Write the next part of the About page below, picking up after its final sentence.

* Reading text *
--

About
My name is Richard DiBona. I live right outside of Boston, MA. I have been programming since 1982 when I saved up my money and got a Commodore 64. Then it was off to college for Computer Science. I went to Marist College, in Poughkeepsie, NY. After that, I lived and worked in the Hartford, CT area for several years. I taught myself the Windows 3.1 API from a book and wrote programs for Windows back in 1991 or so. I then got into Client/Server programming in 1993, using PowerBuilder and SQL Server. I became a consultant and worked at several different big corporations. I became really good at Visual Basic, as that was the language of choice at the time for corporations. I learned how to program for the internet in 1995. During the day, I was doing client/server programming as corporations had not yet embraced the internet. At night, I was teaching myself ASP and writing applications I thought I could sell.
I wrote an application called Realtyware, which was for Realtors to have advanced listing tools. It interfaced with the Multiple Listing Service. At first, it relied on each Realtor’s modem to download listings to their computer, because not many of them had internet when I wrote the first version of the application in 1996/97. I sold several copies and had some fun. Then I updated it for the internet and tried to get funding so I could push it out nationally. Unfortunately, those doing funding were only interested in weird internet ideas that seemed obviously to have no chance at profitability. For example, I remember finding out that one firm would not fund me because they were going to invest $2 million in a dot com which would display a calendar online for college events. I honestly believed that they were joking. Anyway, I ran out of personal money to fund it and had to move on.

--

* Saved entries *
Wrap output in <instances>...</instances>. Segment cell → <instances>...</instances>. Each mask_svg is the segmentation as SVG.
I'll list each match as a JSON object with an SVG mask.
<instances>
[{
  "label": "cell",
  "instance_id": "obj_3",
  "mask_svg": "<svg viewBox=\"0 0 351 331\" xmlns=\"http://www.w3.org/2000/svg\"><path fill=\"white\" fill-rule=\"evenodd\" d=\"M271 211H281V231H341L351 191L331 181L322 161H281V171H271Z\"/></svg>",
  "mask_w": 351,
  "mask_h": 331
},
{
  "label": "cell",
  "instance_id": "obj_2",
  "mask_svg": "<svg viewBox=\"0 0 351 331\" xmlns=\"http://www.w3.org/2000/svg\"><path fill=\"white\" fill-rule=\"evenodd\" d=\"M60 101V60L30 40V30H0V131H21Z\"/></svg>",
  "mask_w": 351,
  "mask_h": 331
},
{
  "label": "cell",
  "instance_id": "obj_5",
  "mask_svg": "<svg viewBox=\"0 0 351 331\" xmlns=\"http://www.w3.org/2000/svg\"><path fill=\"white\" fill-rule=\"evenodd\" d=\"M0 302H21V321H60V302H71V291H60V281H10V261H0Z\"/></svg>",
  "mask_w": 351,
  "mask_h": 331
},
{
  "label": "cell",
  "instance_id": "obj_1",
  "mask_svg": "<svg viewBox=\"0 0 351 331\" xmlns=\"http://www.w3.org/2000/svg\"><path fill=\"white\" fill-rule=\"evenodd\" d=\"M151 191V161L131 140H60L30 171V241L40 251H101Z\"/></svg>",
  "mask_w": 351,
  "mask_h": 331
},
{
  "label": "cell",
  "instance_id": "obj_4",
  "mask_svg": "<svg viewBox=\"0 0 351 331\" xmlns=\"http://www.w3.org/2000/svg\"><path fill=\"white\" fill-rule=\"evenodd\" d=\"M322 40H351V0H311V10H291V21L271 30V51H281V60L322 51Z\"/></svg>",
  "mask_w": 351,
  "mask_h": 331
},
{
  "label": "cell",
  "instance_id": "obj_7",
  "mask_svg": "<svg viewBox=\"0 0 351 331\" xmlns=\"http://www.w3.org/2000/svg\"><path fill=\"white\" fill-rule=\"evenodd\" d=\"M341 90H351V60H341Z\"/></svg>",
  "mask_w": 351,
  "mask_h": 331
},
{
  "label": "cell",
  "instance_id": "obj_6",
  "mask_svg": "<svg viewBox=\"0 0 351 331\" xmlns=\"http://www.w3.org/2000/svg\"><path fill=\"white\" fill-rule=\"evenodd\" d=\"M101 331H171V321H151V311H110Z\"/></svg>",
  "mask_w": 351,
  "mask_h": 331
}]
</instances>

--

* Result of this exercise *
The next thing I wrote was called NetRoundup.com. I was aggregating news stories from different websites into one place, long before you could do the same thing on my yahoo or anywhere else now. There were also no aggregating tools at the time so it was not very easy.
Then I wrote software for day trading. I took in real time stock feeds and analyzed over 3,000 stocks constantly to see which ones were breaking into certain technical analysis patterns that I programmed in. I wrote this in C#.net when it came out in 2000 so I could learn that language. It was a great language and the IDE could not be beat, even back then. But it was so platform dependent that I couldn’t see distributing apps publicly and having to leave out everyone with a Mac. I was making okay money using my app in the markets, but then they put in a rule where you had to have $25,000 in your account to day trade. I didn’t have that kind of disposable income, so I stopped trading. Maybe I will rejuvenate that app someday. It was pretty advanced and pretty cool, and the most complex app I had written up until now.
I worked in middle IT management for a bunch of years at a Fortune 140 company, running all of their websites. Then I left there to go back into contracting. I wrote a slick video marketing application for a start-up first using Flash 8 and then using Flex Builder and MySQL.
That brings us to December, 2007. I was thinking about how pervasive spam is in email, and how limiting email is for doing things like sending large files or rich media content. In fact, not only is it limiting, but we all know how email blocks so many images and you can’t send video or files over 10MB. I decided that I was going to re-write email. I was going to allow people to drag and drop images, videos or large files right into email messages and have them send with 100% reliability. No more spam, no more blocked content, 100% message integrity. That is how I came up with the idea for Episend. It is written in Adobe Air and uses PHP and Amazon Web Services as the back-end. No MySQL whatsoever. Check it out and let me know what you think.
On this blog, I will be posting about different things I have learned over the years and giving tips and tricks that I have discovered while putting Air, FlexBuilder, PHP, and Amazon through their paces.